Jane Fonda saved grandson from a bear
Jane Fonda saved grandson from a bear

Yahoo

time06-03-2025

  • Entertainment
  • Yahoo

Jane Fonda saved grandson from a bear

Jane Fonda saved her grandson from a bear. The 87-year-old actress was living "out in the wild" in New Mexico and looking after her daughter Vanessa Vadim's son Malcolm, now 25, when she found the creature looming over him in his crib so took swift action to scare the animal away. The story emerged when Jane appeared on Netflix's podcast 'Skip Intro' with her son Troy O'Donovan Garity and the 51-year-old actor was asked to share something people didn't know about his famous mom. Troy - whose dad is Jane's late ex-husband Tom Hayden - told host Krista Smith: 'She pushed a bear out of her bedroom... 'She heard something so she left the bedroom in the middle of the night to go see what the sound was. And when she came back in, the screen door was dismantled and there was a bear in the bedroom, sniffing over the crib.' The host then asked the 'Grace and Frankie' star how she reacted, and Jane quickly held up her hands and shouted: "Roar!" Troy jokingly apologised to the "sound man" on the podcast for his mom's loudness and the '80 For Brady' actress explained the timing was lucky. She said: "I had just learned what to do if you're close to a bear. 'And that was it [a scream]. And get very big; I opened my bathrobe.' While Jane successfully scared away the bear, the creature "urinated on the rug" before it left.

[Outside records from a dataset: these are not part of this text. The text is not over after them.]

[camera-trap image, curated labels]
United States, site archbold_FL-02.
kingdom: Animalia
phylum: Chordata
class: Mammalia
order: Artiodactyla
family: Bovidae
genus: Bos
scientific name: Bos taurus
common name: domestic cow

She added: 'And then [it] walked back to the door and sat down and I did, I pushed it out, yeah." The 'Barbarella' actress recently admitted she doesn't like shopping. She told the New York Times newspaper: "I basically don't go shopping. "Occasionally I will order something online if I'm on a trip and going into forests and need quick-drying pants and shirts - that kind of thing. But I don't like to shop. I feel uncomfortable." Jane previously bemoaned the rise of "consumerism" during an appearance on 'The Ellen DeGeneres Show'. The veteran movie star - who is also well-known for her environmental activism - admitted to feeling frustrated by the attitude of some shoppers. She said: "I vowed a couple of years ago I would never buy any new clothes again. "We spend too much money, we buy too many things, and then we get rid of them. We try to develop our identity by shopping, right? We gotta stop that. Stop all this consumerism."